If you apply the same scrutiny to the intelligence we have in retrospect on Powell’s intentions that we did to WMD, well, you would be forced to conclude that Powell had the WMDs of intent. The evidence is far, far more weighty on Powell’s failure to do his duty than there ever was that Iraq still have ongoing WMD programs.
All of the WMD evidence was made up. All except the last minute evidence was known to be worth no weight. Wilkerson, Powell’s mouthpiece, gives us that information and insight that he and Powell knew that at that time. That’s why Powell calls it a “blot” on his record. Powell isn’t going to call it a war crime. He’s going to call it a “blot” because there are people out there who will always be willing to skew how they view evidence.
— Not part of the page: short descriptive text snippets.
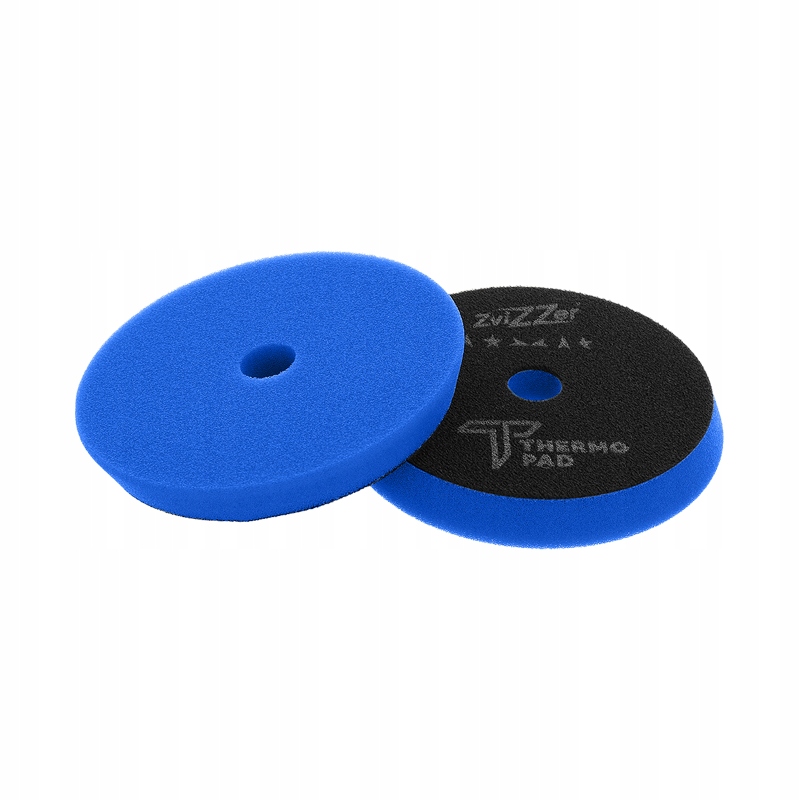 

ZviZZer Thermo Pad Blue Medium Cut140/20/125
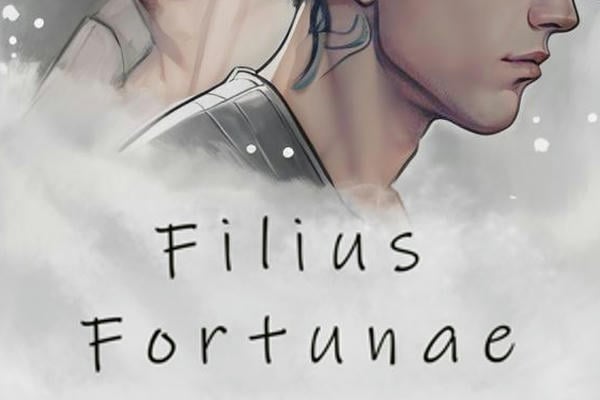 Filius fortunae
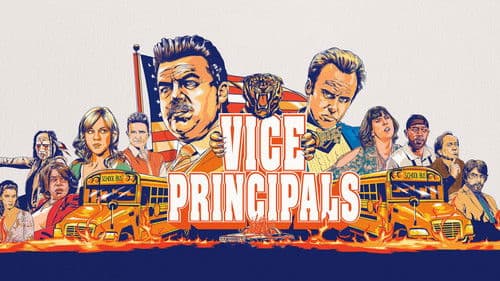 Vice Principals Bild 2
I will concede that there were countless Iraqi officials offering up such a statement about the lack of WMDs, including SH himself. Now, can we confine ourselves to people not in the employ of SH? I thought it was a given that we were looking for people not aligned with SH, but going forward, let’s keep that in mind. OK?
I’m not buying Tenet’s line of excuse-making that is being promoted above.
Tenet’s job was to get to the truth, not sit around being overwhelmed by how implausible the truth might be because of some prevailing mindset that was dominating the political culture of the times.
Tenet has never been asked why he didn’t take Amir al Saadi up on this offer.